══ Source material
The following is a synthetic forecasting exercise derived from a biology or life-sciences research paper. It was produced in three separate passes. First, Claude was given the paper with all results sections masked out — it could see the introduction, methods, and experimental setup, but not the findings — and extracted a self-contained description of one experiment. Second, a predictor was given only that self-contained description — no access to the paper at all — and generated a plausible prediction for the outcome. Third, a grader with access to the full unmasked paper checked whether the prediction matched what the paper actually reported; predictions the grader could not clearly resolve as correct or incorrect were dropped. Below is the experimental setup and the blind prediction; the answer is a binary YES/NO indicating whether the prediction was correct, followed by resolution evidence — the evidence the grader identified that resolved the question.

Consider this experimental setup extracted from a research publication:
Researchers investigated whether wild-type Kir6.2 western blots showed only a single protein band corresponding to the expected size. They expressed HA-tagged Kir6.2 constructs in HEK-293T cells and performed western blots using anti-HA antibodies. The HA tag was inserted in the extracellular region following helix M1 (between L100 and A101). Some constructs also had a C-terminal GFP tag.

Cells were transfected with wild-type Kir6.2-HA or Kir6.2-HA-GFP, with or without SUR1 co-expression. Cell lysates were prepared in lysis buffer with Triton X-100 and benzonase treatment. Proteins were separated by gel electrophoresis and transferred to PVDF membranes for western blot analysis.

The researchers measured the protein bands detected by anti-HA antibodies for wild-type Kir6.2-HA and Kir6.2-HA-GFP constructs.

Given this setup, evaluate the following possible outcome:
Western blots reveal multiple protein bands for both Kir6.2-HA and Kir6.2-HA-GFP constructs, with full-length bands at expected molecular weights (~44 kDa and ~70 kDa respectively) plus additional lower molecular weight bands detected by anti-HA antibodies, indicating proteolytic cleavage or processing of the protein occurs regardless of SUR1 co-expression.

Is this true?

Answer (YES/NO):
════
Copy the entries word for word.

## Written solution
The following is a synthetic forecasting exercise derived from a biology or life-sciences research paper. It was produced in three separate passes. First, Claude was given the paper with all results sections masked out — it could see the introduction, methods, and experimental setup, but not the findings — and extracted a self-contained description of one experiment. Second, a predictor was given only that self-contained description — no access to the paper at all — and generated a plausible prediction for the outcome. Third, a grader with access to the full unmasked paper checked whether the prediction matched what the paper actually reported; predictions the grader could not clearly resolve as correct or incorrect were dropped. Below is the experimental setup and the blind prediction; the answer is a binary YES/NO indicating whether the prediction was correct, followed by resolution evidence — the evidence the grader identified that resolved the question.

Consider this experimental setup extracted from a research publication:
Researchers investigated whether wild-type Kir6.2 western blots showed only a single protein band corresponding to the expected size. They expressed HA-tagged Kir6.2 constructs in HEK-293T cells and performed western blots using anti-HA antibodies. The HA tag was inserted in the extracellular region following helix M1 (between L100 and A101). Some constructs also had a C-terminal GFP tag.

Cells were transfected with wild-type Kir6.2-HA or Kir6.2-HA-GFP, with or without SUR1 co-expression. Cell lysates were prepared in lysis buffer with Triton X-100 and benzonase treatment. Proteins were separated by gel electrophoresis and transferred to PVDF membranes for western blot analysis.

The researchers measured the protein bands detected by anti-HA antibodies for wild-type Kir6.2-HA and Kir6.2-HA-GFP constructs.

Given this setup, evaluate the following possible outcome:
Western blots reveal multiple protein bands for both Kir6.2-HA and Kir6.2-HA-GFP constructs, with full-length bands at expected molecular weights (~44 kDa and ~70 kDa respectively) plus additional lower molecular weight bands detected by anti-HA antibodies, indicating proteolytic cleavage or processing of the protein occurs regardless of SUR1 co-expression.

Is this true?

Answer (YES/NO):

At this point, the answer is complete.